TEMANGGUNG, SM network – Bupati Temanggung Muhammad Al Khadziq mengeluarkan Surat Edaran (SE) Nomor 360/241/2020 tertanggal 19 Mei 2020 tentang pengaturan Shalat ied berjamaah dan tradisi silaturahim Idul Fitri 1 Syawal 1441 H/2020 di masa pandemi COVID-19 di Kabupaten Temanggung. Hal itu dikeluarkan untuk untuk mencegah semakin meluasnya penyebaran virus korona di wilayahnya.

“Demi mencegah penularan virus corona maka seluruh umat Islam di Kabupaten Temanggung agar tidak menyelenggarakan Shalat Idul Fitri, baik di masjid maupun lapangan. Tapi shalat tetap bisa dilaksanakan di rumah masing-masing dengan diikuti oleh anggota keluarga saja,”ujarnya kemarin.

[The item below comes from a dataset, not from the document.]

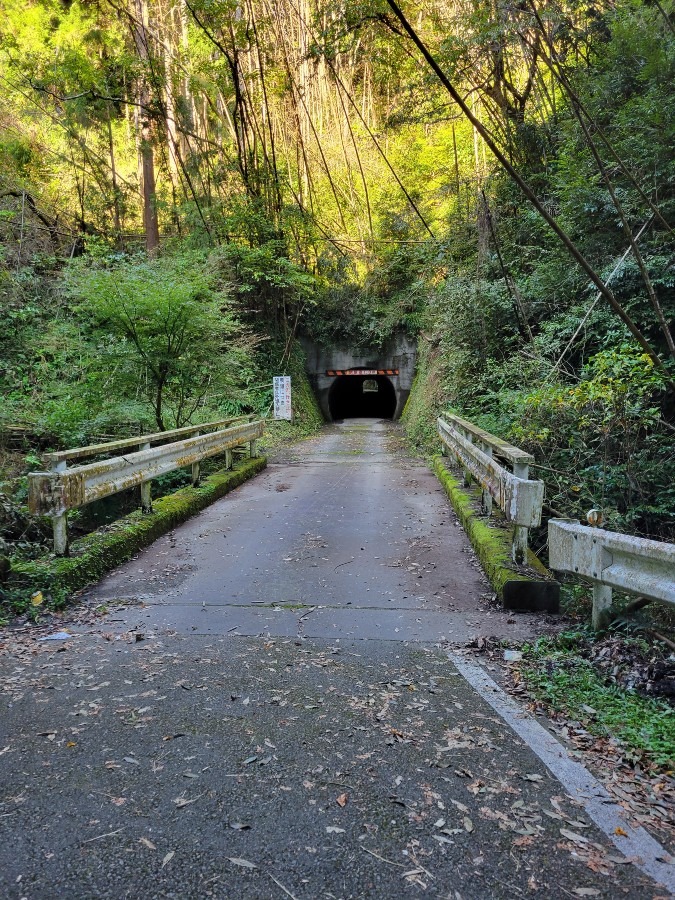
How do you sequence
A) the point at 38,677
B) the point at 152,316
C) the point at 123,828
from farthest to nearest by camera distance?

Surat Edaran tersebut diteruskan kepada semua organisasi perangkat daerah hingga sampai tingkat kelurahan/desa dan ditujukkan pula kepada para takmir masjid. Untuk menindaklanjuti SE ini nanti aparat gabungan juga akan melakukan patroli aktif hingga ke pelosok-pelosok desa guna menegakkan aturan yang ada.

Menurut Hadik dikeluarkannya SE tersebut bukan tanpa alasan sebab saat ini Temanggung sudah masuk dalam zona merah. Terlebih sudah ada 55 orang warganya positif Covid-19, dengan jumlah terbanyak berasal dari klaster Gowa, di susul klaster anak buah kapal (ABK) Brazil, ABK London, dan ABK Amerika Serikat. Dari hasil radip test massal sebanyak 206 warga reaktif dan akan dilanjutkan dengan swab test.

“Keadaan ini jika tidak dikontrol saat Lebaran nanti bisa memantik terjadinya ledakan jumlah penderita Covid-19 di Kabupaten Temanggung. Maka dari itu saya imbau masyarakat untuk patuh dengan protokol kesehatan yang sudah diterapkan pemerintah,”katanya.